Breast reconstruction can help improve the quality of life for many women who have to undergo mastectomy
Are you considering breast reconstruction?
Alongside chemotherapy, radiotherapy and mastectomy, reconstructive breast surgery is an integral component of cancer treatment – opening up a path towards positive pyschological and physical rebuidling.
how the BRA Foundation can help
The main aim of the BRA Foundation is to support women who are considering reconstructive surgery by offering detailed yet easy to understand information about their options
Current UK figures show that approximately 47,693 women are diagnosed with breast cancer each year (and rising). Due to a better understanding of cancer biology, the treatment of breast cancer has shifted progressively towards breast conserving therapy. Nevertheless, for approximately one third of all breast cancer patients, a mastectomy still becomes inevitable. In parallel, there is a marked increase in the number of women being diagnosed with a BRCA gene mutation, many of whom will decide to opt for risk reducing mastectomy as a way of managing their very significant risk of breast cancer.

> **Required tasks**
a) List the treatments that the sentence beginning "Alongside chemotherapy" in the breast reconstruction text names as parts of cancer treatment.
b) Write a continuation of the breast reconstruction text, starting after its final sentence about women with a BRCA gene mutation.
The data that comes next is separate material and has nothing to do with the breast reconstruction text.

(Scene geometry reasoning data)

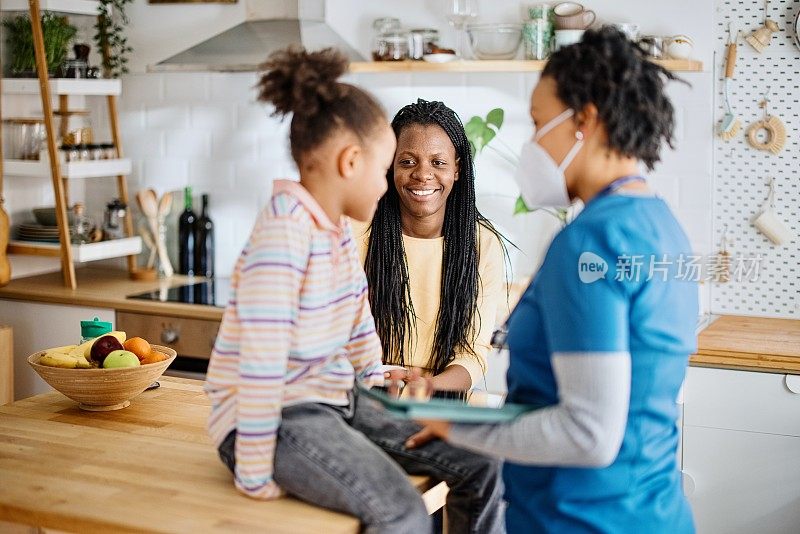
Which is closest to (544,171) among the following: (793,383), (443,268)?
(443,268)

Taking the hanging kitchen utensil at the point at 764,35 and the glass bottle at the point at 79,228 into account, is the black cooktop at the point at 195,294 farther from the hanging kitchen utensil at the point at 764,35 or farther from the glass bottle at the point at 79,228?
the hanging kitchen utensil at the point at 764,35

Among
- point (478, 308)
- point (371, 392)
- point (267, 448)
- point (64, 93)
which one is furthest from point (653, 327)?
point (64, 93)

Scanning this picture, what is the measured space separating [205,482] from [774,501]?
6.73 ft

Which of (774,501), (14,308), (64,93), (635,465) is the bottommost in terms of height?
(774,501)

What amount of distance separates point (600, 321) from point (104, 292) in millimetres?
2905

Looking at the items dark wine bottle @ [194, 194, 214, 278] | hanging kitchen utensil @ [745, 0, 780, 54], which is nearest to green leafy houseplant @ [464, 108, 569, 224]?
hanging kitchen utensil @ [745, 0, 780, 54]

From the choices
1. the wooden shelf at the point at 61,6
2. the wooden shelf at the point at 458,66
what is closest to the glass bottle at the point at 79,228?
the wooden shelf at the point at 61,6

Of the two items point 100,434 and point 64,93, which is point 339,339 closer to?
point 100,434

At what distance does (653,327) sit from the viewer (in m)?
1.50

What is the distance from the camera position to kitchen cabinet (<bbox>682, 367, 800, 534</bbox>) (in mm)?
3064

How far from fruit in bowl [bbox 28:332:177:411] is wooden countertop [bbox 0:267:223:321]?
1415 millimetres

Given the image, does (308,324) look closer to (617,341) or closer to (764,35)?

> **Responses**
a) Chemotherapy, radiotherapy, mastectomy and reconstructive breast surgery.

b)
The information contained within this site isn’t solely aimed at the women who face immediate treatment. For many, a decision to opt for breast reconstruction can arise much further down the line – sometimes years later – and these patients will still require relevant information about the process of delayed breast reconstruction. Breast reconstruction may not be right for everyone, so we have also explained the alternatives to surgery, recognising that some women will prefer to use a prosthesis or decide not to do anything at all.
Here at the BRA Foundation, more than anything, we want to provide objective and accurate information about all types of reconstruction, so women feel confident in making the right decision for themselves regardless of where they are in their breast cancer journey.